Die beiden Jungs erzählten uns im Anschluss, warum die Band aufgelöst wird. Das hing mit dem Selbstmord ihres Bandkollegen „Mühli“ von dem Bild zusammen. Sie absolvieren nur noch die bereits bestätigten Lesetermine als Darkest Horizon und dann war es das mit diesem Projekt. Mühli war der Hauptsongwriter und sie wollen nicht ohne ihn weitermachen. Und als Andenken an ihn, haben sie beschlossen, alle Einnahmen aus dem Buch und den Lesungen an die Deutsche Depressionshilfe zu spenden. Dafür gab es direkt einen lauten Beifall – tolle Geste!

Zum Buch verrieten uns Jonas und Daniel dann noch, dass es ganze vier Protagonisten gibt, die alle keinen konkreten Namen haben – sie haben einer Spitznamen, die Eigenschaften von ihnen bezeichnen. Wir begleiteten diese vier an einen Ort mit einem unerklärbaren Toten – eine alte Mühle in Eschborn, die es in Wirklichkeit wahrhaftig gibt. Lawine, einer der vier, der so genannt wird, weil er eine solche „fallmotorische Fähigkeit hat, Türen zu öffnen“, spürt „etwas Böses“ an diesem Ort. Der Hauptmann, der Mystiker und der Assassine spüren das nicht so und so wird diskutiert, ob sie denn in die Mühle hinein gehen sollten. War doch die Tür zuerst fest verschlossen und dann auf einmal offen. Blutige Handabdrücke und Zähne – von wem auch immer – sind neben einer Spur von der Mühle weg sind alles, was noch zu entdecken ist. Letztlich siegt der Tatendrang – „reingehen, durchsuchen und plattmachen, was wir finden“ ist der grobe Plan. Was dann genau passiert – ihr ahnt es sicher – das blieb leider offen, denn nun war das Ende des (Lese)Abends erreicht. Schnell konnte ich noch fragen, was „Nadzija“ heißt – es ist das polnische Wort für Hoffnung und das passe eben gut zu diesem Werk. Wir bedankten uns bei den Beiden mit viel Handgeklapper und so war dieser Lesung leider schon wieder vorbei.
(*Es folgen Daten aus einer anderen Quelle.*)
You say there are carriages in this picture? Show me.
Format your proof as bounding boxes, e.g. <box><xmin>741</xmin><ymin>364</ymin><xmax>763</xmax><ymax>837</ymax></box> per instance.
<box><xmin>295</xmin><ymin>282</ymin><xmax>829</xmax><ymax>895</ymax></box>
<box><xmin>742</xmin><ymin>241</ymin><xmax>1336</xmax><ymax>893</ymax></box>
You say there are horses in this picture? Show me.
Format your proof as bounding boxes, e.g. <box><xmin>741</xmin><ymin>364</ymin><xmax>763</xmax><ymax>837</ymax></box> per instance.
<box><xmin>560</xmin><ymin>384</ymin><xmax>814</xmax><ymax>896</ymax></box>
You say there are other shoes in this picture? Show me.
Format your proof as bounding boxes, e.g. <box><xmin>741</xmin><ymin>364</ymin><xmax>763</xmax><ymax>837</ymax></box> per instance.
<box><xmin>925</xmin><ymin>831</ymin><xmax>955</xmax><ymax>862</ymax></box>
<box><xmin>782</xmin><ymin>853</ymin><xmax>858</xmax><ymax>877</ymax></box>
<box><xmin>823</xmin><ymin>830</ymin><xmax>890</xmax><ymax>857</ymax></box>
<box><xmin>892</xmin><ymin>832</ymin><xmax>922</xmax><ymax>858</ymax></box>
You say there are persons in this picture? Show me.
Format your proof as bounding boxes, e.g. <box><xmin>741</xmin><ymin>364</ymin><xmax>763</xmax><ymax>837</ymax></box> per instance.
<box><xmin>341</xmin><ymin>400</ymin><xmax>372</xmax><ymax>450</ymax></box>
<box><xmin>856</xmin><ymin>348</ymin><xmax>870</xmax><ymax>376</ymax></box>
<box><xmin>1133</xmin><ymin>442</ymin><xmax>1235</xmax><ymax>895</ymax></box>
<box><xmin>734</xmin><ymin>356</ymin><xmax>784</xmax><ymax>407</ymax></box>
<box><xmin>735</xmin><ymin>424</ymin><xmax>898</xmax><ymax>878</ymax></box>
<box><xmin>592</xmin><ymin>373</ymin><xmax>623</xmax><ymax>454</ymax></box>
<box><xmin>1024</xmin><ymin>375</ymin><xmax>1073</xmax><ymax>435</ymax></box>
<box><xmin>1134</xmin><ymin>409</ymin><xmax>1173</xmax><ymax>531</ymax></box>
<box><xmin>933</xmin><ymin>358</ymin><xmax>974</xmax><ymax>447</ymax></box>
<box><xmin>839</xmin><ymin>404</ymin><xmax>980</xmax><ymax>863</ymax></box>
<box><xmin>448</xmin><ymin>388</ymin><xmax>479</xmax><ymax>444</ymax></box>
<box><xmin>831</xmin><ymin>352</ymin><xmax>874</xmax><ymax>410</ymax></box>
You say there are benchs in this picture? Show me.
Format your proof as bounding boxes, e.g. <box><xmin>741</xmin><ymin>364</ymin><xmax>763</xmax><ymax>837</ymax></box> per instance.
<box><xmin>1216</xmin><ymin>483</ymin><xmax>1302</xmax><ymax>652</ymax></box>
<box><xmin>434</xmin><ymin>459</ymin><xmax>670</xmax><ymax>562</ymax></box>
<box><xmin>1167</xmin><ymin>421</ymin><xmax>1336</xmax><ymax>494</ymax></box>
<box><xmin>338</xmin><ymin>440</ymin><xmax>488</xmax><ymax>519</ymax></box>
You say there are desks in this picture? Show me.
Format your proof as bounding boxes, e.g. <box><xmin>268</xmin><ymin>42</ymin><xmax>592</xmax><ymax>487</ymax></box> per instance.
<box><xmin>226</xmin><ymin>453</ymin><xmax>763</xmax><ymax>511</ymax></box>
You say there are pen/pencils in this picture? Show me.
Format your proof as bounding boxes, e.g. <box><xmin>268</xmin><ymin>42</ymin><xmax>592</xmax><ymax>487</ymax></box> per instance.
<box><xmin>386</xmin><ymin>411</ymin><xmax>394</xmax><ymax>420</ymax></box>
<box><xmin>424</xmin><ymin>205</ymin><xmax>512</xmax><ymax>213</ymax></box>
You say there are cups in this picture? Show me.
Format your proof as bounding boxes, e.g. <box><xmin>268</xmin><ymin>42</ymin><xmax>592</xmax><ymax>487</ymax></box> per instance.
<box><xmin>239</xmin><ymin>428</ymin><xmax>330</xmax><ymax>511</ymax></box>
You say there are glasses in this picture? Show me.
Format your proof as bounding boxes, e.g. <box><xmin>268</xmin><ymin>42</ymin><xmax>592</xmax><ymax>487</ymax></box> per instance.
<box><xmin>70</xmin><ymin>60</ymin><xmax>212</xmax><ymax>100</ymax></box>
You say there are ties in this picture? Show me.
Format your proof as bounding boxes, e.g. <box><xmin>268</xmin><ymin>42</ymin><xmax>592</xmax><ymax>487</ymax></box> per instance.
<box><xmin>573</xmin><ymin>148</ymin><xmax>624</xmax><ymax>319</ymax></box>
Mit einem Dank an die Gastgeber der beiden Verlage für den schönen Abend mit vier vollkommen verschiedenen Werken verabschiedete ich mich dann auch und machte mich auf den Heimweg. Danke auch an die liebe Billie für die tolle Moderation. So wie diese Lesungen müssten alle sein – toll vorgetragen, neugierig machend und kurzweilig. Ich hatte echt Spaß und freu mich schon auf eine Wiederholung – da seid ihr dann aber auch dabei, oder?!